Forget about remembering to take a contraceptive pill. In just a few years, keeping track of your remote control may be as essential to family planning as it is to watching TV.
MicroCHIPS, a small, Massachusetts company with backing from Bill Gates plans to bring an implantable contraceptive chip that can be turned on or off via remote control to market as early as 2018. According to MIT Technology Review, the device can be implanted under the skin, and it “dispenses 30 micrograms a day of levonorgestrel, a hormone already used in several kinds of contraceptives. Sixteen years’ worth of the hormone fits in tiny reservoirs on a microchip 1.5 centimeters wide inside the device. Passing an electric current through the seal from an internal battery melts it temporarily, allowing a small dose of the hormone to diffuse out each day.”

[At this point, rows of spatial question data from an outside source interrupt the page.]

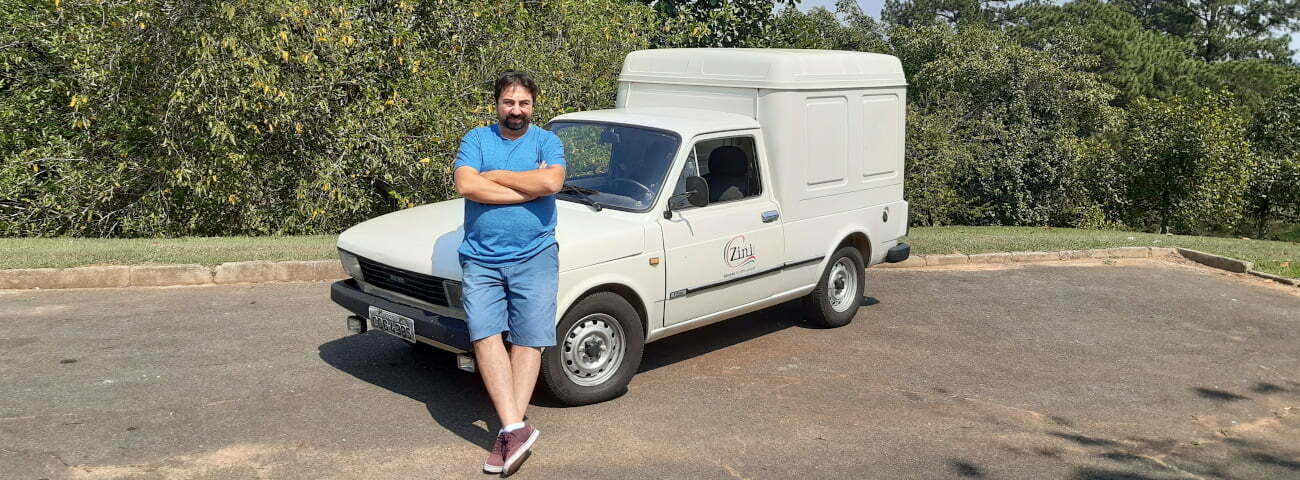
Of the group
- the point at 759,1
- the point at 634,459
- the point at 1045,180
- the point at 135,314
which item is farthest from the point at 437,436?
the point at 759,1

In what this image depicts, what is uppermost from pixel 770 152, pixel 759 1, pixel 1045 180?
pixel 759 1

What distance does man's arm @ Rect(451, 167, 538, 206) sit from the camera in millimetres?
5188

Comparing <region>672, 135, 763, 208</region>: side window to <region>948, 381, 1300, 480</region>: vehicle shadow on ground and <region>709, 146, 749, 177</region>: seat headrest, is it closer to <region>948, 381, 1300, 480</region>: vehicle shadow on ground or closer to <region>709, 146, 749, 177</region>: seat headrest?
<region>709, 146, 749, 177</region>: seat headrest

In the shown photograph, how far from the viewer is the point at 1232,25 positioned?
58.0 meters

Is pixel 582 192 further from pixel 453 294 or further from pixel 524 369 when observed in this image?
pixel 524 369

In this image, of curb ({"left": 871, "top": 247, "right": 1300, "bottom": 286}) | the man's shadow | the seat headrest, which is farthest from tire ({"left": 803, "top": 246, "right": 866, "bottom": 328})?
curb ({"left": 871, "top": 247, "right": 1300, "bottom": 286})

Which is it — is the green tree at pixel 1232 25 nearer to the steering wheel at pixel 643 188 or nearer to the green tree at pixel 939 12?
the green tree at pixel 939 12

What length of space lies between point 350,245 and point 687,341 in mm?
2686

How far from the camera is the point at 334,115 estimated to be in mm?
13258

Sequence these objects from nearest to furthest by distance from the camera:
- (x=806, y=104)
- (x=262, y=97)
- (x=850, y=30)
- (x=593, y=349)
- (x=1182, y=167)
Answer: (x=593, y=349), (x=806, y=104), (x=262, y=97), (x=1182, y=167), (x=850, y=30)

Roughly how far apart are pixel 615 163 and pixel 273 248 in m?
4.93

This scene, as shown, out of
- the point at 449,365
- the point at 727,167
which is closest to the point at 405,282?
the point at 449,365

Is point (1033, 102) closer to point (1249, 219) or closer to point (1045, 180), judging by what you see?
point (1045, 180)

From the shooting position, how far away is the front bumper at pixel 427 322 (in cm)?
566
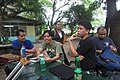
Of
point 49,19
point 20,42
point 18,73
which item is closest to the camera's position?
point 18,73

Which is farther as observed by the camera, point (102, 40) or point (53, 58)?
point (102, 40)

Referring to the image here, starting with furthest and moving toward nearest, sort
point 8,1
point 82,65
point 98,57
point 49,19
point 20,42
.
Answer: point 49,19 < point 8,1 < point 20,42 < point 98,57 < point 82,65

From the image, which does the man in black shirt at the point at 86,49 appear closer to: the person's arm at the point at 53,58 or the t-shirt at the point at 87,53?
the t-shirt at the point at 87,53

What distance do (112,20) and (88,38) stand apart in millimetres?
5783

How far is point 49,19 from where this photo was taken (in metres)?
35.3

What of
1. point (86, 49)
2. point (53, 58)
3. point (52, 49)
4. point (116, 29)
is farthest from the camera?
point (116, 29)

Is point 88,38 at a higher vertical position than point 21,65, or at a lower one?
higher

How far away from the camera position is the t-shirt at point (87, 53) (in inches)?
117

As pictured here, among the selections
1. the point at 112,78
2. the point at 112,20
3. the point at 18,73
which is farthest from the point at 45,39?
the point at 112,20

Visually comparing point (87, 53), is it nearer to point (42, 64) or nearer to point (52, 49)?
point (42, 64)

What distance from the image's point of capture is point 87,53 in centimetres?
301

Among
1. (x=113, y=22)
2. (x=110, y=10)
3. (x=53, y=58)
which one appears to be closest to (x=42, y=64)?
(x=53, y=58)

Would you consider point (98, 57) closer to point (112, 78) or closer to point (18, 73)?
point (112, 78)

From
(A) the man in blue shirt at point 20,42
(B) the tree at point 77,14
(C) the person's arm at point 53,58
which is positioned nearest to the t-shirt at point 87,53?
(C) the person's arm at point 53,58
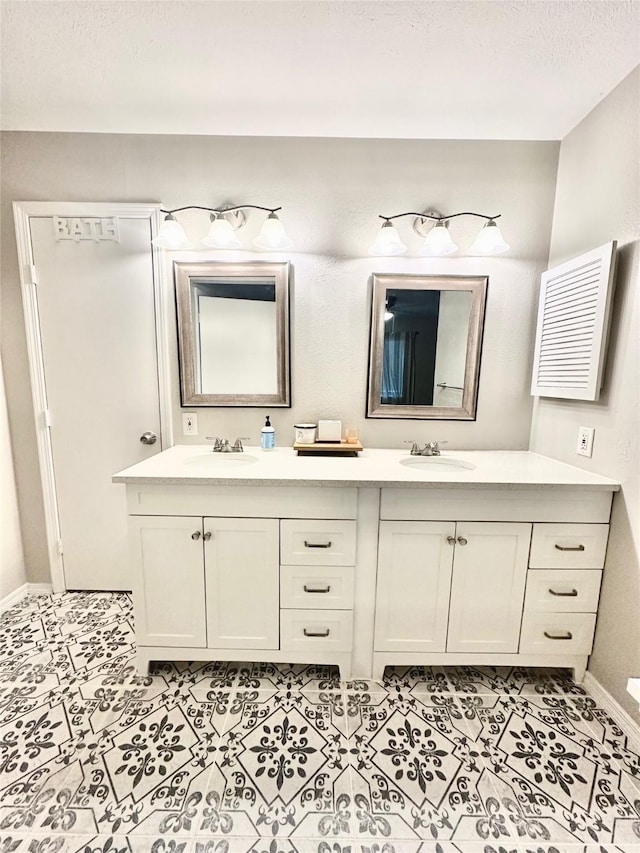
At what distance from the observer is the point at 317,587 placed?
144cm

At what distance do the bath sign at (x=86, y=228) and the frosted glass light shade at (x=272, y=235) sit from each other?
0.80 m

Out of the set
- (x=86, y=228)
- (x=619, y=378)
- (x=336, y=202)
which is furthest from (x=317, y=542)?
(x=86, y=228)

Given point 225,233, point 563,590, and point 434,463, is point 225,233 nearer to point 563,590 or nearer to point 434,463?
point 434,463

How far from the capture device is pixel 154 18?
1.20 meters

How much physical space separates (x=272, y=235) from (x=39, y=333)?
137 cm

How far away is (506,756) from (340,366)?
1728mm

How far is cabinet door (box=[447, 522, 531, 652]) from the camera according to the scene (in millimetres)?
1412

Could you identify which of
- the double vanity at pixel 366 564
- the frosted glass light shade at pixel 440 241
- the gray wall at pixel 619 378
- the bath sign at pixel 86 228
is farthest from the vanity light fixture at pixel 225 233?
the gray wall at pixel 619 378

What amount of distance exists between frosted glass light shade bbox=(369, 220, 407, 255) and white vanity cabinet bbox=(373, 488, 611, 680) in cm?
115

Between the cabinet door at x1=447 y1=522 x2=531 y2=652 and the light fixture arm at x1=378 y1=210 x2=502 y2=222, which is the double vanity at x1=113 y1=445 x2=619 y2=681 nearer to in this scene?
the cabinet door at x1=447 y1=522 x2=531 y2=652

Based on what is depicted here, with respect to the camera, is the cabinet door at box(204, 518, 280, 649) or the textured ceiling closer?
the textured ceiling

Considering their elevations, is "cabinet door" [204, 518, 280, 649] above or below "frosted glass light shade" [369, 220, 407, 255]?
below

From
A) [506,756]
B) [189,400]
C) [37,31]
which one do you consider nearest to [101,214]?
[37,31]

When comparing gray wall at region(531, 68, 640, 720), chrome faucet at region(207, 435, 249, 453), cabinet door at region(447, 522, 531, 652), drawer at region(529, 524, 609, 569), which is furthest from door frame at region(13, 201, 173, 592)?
gray wall at region(531, 68, 640, 720)
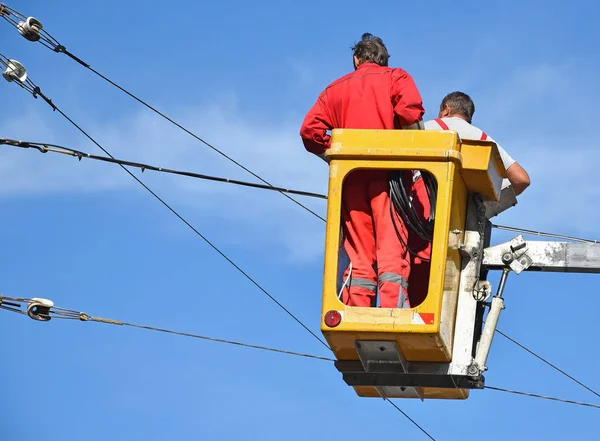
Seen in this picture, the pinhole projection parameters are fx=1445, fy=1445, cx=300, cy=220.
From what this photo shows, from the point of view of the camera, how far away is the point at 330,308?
8344 millimetres

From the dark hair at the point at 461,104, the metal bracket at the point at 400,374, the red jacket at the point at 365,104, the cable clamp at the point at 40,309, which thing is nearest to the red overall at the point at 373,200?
the red jacket at the point at 365,104

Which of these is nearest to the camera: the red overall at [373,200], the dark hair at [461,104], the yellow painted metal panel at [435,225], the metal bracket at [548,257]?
the yellow painted metal panel at [435,225]

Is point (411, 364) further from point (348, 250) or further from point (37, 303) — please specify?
point (37, 303)

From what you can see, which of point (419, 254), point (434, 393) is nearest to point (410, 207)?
point (419, 254)

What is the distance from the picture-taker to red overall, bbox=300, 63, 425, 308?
860 centimetres

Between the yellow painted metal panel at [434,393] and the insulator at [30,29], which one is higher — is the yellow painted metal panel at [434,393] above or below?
below

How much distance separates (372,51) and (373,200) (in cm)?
103

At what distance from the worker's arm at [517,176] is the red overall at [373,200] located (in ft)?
2.58

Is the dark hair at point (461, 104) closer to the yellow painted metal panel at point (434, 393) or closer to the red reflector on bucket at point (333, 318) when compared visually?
the yellow painted metal panel at point (434, 393)

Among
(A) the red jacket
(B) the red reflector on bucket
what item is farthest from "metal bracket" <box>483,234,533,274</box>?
(B) the red reflector on bucket

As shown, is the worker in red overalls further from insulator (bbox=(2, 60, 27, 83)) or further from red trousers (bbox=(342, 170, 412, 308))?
insulator (bbox=(2, 60, 27, 83))

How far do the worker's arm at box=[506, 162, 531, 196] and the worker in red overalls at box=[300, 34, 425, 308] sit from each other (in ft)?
2.51

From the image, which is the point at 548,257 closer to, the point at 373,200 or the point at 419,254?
the point at 419,254

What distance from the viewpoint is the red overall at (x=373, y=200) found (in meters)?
8.60
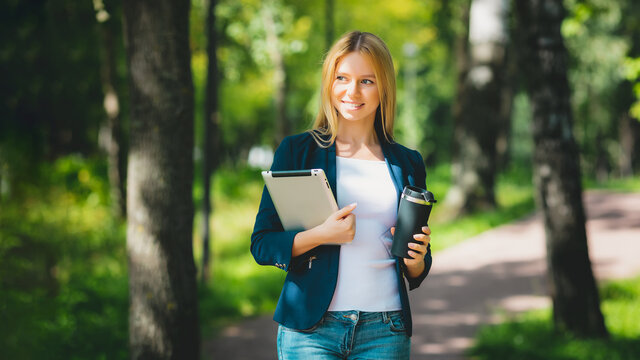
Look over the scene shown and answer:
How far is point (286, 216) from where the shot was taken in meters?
2.17

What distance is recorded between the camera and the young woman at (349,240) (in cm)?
208

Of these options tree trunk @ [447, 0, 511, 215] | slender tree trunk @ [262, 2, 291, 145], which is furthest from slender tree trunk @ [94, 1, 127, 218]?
tree trunk @ [447, 0, 511, 215]

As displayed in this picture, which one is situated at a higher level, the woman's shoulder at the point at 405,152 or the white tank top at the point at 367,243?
the woman's shoulder at the point at 405,152

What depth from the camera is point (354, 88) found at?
2199 mm

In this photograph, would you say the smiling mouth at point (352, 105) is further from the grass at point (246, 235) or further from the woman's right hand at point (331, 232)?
the grass at point (246, 235)

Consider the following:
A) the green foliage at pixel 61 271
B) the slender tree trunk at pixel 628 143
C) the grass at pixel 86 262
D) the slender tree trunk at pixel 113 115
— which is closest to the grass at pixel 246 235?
the grass at pixel 86 262

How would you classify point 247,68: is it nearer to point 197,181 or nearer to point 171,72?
point 197,181

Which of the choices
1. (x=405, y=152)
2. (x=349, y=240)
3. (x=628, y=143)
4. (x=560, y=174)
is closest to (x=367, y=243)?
(x=349, y=240)

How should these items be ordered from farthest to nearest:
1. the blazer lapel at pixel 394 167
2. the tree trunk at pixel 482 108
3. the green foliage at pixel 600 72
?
the green foliage at pixel 600 72 → the tree trunk at pixel 482 108 → the blazer lapel at pixel 394 167

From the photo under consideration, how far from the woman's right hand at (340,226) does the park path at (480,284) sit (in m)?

That means it outlasts all other forms of hormonal birth control, and unlike other implantable forms of contraception, the patient does not need a medical procedure to deactivate it. But while a clinician may not be needed to turn it on or off, its reliance on wireless technology makes it vulnerable to being turned on or off by someone with questionable motives.
No doubt, the makers will come up with an encryption mechanism to prevent the device from being activated without the woman’s consent, but if another party manages to break the encryption, the woman would be the last to know the chip has been hacked. And, a religion-backed government or any repressive government may seize the opportunity to impose its will on its womens’ reproductivity or population size.
The article does point to the promise of implant-based contraception being used in rural, third-world regions where the application can address a severe problem. But since wireless encryption methods can be cracked, a non-wireless security mechanism must be part of the chip before it goes to market. Otherwise, remote control contraception is a promising technology that – like all forms of contraception – brings risks. We may have to add hacking to the list.